In Swift, the entry point of a program is the `main.swift` file.
```swift
print("Hello, world!")
```
There is no `main` function. Swift is smart enough to figure out that this is the entry point of the program.
IF you'd like to EXPLICITLY define the entry point, you can do so by annotating the file with `@main`.
```swift
@main
struct MyProgram {
static func main() {
print("Hello, world!")
}
}
```
Note the `struct` keyword. This is because `@main` is an attribute that can only be applied to a struct or a class.
> [!IMPORTANT]
> The `@main` attribute is only applicable to **libraries**, if you are creating an executable, you don't need to use it.
### Docstrings
Docstrings are used to document functions, classes, and modules.
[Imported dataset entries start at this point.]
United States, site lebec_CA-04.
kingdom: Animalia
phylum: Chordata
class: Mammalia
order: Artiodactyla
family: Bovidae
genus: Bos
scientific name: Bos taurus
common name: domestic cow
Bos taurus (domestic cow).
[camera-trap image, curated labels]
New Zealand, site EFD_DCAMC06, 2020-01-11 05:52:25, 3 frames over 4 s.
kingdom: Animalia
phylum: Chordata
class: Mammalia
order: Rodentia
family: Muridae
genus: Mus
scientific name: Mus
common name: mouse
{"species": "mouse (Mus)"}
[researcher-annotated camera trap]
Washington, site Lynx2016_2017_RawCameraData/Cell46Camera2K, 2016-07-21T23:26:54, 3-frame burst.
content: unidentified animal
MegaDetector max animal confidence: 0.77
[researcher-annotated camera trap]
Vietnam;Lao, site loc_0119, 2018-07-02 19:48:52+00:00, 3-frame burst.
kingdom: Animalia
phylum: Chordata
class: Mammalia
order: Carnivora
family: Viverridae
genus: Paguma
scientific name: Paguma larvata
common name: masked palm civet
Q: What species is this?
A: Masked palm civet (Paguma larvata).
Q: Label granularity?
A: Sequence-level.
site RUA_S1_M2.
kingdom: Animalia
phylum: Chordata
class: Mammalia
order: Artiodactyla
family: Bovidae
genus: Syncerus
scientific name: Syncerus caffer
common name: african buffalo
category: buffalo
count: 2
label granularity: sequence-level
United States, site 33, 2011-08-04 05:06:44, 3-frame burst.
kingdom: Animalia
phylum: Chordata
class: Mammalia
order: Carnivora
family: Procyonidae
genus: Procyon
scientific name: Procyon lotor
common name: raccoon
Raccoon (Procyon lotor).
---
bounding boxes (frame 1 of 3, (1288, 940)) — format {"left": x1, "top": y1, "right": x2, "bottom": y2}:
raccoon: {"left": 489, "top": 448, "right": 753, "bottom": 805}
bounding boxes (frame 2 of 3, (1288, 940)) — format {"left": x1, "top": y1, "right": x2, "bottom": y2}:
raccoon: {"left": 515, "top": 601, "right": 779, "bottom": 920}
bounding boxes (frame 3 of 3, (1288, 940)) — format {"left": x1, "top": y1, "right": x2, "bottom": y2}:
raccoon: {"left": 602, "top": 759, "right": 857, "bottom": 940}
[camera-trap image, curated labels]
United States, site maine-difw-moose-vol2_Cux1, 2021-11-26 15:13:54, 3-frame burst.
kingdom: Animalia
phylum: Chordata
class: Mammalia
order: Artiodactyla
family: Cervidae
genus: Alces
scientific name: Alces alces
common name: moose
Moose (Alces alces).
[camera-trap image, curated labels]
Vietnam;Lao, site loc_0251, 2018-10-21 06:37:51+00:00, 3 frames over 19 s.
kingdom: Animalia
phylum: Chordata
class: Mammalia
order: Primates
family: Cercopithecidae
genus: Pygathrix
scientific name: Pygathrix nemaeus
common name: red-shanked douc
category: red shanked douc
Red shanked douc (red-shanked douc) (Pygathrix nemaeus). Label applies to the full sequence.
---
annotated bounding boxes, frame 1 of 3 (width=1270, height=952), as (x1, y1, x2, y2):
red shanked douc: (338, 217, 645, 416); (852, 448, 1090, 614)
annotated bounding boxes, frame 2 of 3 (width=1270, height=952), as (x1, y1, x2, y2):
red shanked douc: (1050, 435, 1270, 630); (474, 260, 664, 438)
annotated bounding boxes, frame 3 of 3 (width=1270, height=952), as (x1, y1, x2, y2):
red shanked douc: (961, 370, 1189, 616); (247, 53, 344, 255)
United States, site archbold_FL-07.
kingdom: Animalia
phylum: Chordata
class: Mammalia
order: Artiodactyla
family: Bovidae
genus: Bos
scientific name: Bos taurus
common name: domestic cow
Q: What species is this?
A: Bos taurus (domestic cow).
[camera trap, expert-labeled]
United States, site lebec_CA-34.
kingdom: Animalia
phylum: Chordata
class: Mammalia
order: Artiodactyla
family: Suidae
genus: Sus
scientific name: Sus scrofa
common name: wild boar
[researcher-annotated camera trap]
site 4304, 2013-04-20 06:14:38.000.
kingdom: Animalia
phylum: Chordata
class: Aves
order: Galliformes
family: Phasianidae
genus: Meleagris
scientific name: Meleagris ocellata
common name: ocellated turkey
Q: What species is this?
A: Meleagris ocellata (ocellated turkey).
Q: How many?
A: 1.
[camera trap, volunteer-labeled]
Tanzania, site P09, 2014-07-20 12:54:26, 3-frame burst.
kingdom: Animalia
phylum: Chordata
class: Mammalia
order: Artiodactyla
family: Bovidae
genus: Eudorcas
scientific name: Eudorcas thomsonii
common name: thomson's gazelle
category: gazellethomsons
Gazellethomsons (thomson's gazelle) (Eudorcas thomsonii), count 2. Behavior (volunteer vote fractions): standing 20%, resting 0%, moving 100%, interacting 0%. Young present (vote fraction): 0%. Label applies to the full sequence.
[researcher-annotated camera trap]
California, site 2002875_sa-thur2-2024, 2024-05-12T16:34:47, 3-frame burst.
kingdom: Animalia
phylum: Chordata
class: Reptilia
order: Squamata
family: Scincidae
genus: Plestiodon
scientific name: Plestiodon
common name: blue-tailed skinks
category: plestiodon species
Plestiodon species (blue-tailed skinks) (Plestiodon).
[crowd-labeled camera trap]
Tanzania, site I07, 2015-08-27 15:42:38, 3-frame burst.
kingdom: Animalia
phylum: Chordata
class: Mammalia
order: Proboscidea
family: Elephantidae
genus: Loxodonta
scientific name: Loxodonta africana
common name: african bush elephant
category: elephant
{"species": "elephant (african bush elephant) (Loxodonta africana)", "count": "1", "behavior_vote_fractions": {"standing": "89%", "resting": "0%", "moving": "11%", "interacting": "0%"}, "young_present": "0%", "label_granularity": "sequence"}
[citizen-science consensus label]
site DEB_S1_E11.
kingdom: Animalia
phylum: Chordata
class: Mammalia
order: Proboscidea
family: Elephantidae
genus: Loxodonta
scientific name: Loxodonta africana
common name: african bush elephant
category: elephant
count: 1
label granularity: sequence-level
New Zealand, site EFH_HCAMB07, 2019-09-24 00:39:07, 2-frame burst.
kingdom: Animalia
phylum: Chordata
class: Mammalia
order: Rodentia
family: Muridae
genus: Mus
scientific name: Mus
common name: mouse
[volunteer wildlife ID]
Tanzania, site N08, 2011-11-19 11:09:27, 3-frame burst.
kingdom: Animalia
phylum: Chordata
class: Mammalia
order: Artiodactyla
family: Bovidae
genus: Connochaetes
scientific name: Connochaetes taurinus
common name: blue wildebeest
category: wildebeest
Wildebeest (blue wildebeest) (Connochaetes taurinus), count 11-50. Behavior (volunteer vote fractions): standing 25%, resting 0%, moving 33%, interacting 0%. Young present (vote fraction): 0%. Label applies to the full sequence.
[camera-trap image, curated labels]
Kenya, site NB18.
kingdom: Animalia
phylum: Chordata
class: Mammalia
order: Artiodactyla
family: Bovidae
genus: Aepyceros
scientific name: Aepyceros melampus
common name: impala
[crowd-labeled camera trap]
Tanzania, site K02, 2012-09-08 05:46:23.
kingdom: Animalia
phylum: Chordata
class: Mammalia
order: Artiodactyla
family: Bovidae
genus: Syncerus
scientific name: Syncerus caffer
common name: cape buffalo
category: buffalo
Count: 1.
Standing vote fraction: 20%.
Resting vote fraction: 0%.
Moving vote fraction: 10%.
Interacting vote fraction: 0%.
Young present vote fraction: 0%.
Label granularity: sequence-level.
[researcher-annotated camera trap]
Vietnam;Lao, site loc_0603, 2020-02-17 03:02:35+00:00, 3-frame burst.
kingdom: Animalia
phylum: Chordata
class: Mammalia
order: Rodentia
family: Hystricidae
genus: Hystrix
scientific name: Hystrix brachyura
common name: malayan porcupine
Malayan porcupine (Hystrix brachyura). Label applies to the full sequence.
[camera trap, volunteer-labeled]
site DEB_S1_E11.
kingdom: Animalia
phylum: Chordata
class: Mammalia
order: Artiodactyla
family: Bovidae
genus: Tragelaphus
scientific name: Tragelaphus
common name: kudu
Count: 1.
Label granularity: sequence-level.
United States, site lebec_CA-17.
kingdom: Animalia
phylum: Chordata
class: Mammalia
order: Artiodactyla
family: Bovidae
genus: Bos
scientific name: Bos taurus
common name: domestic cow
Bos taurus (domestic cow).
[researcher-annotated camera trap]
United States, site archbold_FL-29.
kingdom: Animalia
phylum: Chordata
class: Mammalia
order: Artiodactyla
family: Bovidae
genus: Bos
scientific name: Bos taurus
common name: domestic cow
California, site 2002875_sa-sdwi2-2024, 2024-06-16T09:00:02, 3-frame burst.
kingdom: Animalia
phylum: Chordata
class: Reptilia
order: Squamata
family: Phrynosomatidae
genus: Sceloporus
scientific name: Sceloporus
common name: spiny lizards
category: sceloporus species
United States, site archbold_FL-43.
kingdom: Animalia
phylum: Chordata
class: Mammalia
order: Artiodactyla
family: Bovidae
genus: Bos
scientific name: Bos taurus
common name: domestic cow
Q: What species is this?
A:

They are enclosed in triple quotes.
```swift
/**
This is a docstring.
*/
func someFunction() {
// code
}
```
# Project-specific Notes
## [Most likely teammates for Software engineering](practical/01_mostLikelyTeams/README.md)
<!-- Footnotes -->
[^1]: Shadowing is the practice of using the same name for a variable in an inner scope as in an outer scope. The inner variable "shadows" the outer variable. This is useful when you want to use the same name for a variable in different scopes. However, it can lead to confusion and bugs if not used carefully.